Groovy Primitive Data Types vs Objects
A message I posted on the Grails User List spawned another pretty interesting conversation that I would like to share with you. The original question had to do with a declaring a boolean property. Say we have a user domain object and we want to store a bit flag describing whether or not the user was active.
class User {
String first
String last
boolean active1
boolean active2 = Boolean.TRUE
Boolean active3
Boolean active4 = Boolean.FALSE
static constraints = {
}
}
Here are a couple ways that we could define this active flag. You will notice the 1st 2 use lowercase boolean, this means that its a primitive type. The 2nd two use the Boolean class to define its type. The odd 2 also show an easy way to setup a default value for the property.
So the question came up when is it appropriate to use the primitive data type (lowercase) and when should we use the Class type. Burt Beckwith actually gave a response on the list and I would like to share his response here.
The core problem is that primitives can't be null. Groovy fakes that out with autoboxing, but in Java (which is what Hibernate assumes we're using) that's not realistic. If you store a null value in a boolean or numeric column, you can't store that in a boolean/int/long/etc field. It's not correct to convert a null boolean to false, or a null number to 0, since those might be valid values. Null means that no value or choice has been made yet.
For example consider an "int yearsOfExperience" field in a domain class. 0 is a valid value, but even without an initializer the domain class instance will be initialized to 0 by the compiler (both in Java and Groovy). So if the user enters nothing, there will be a value set and you miss your chance to reject the submission. If it's "Integer yearsOfExperience" it's not initialized, and since there's a default not-null constraint on all fields, you'll see that the user didn't make a choice and you can reject. They can then choose 0 or whatever, but now you have a way to ensure that they enter valid values.
And in fact even if you try to make a primitive nullable in GORM, Hibernate won't let you. As an example create this domain class in a test app and run "grails schema-export":
class Thing { String name int foo boolean bar static constraints = { name nullable: true foo nullable: true bar nullable: true } }
Looking at the generated DDL in target/ddl.sql you'll see that the String column is nullable, but the others aren't.
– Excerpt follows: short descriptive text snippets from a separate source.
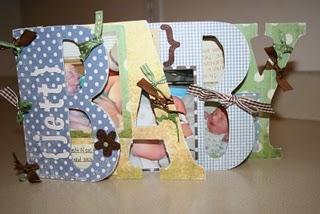 DIY Baby Photo Album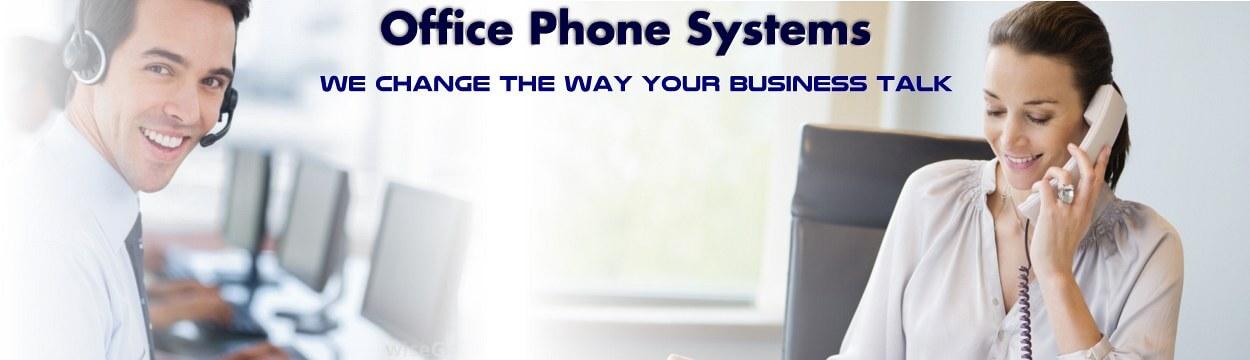 Phone System Nairobi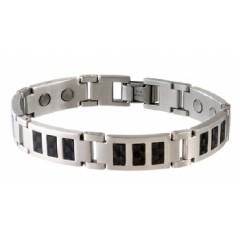 Sabona® Black Carbon Fiber Stainless Mens Magnetic Bracelet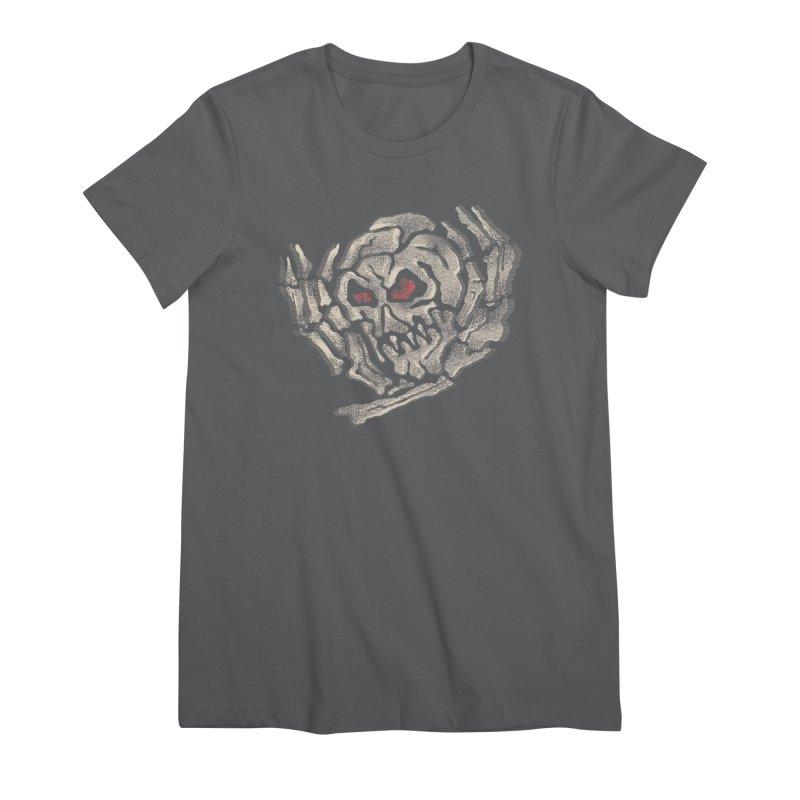 vertigooo Women's Premium T-Shirt by okik's Artist Shop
So it works the way you want, but the domain class and database are inconsistent.
create table thing ( id bigint generated by default as identity, version bigint not null, bar boolean not null, foo integer not null, name varchar(255), primary key (id) );
Burt
A big thank you to Burt for clearing that up for me. So in the case of our bit flag on our user object we can simply use a primitive type and set the default to TRUE. Here is a quick list of primitive types (and their defaults) and their wrapper objects. The only caveat to this list is String, which is actually an object.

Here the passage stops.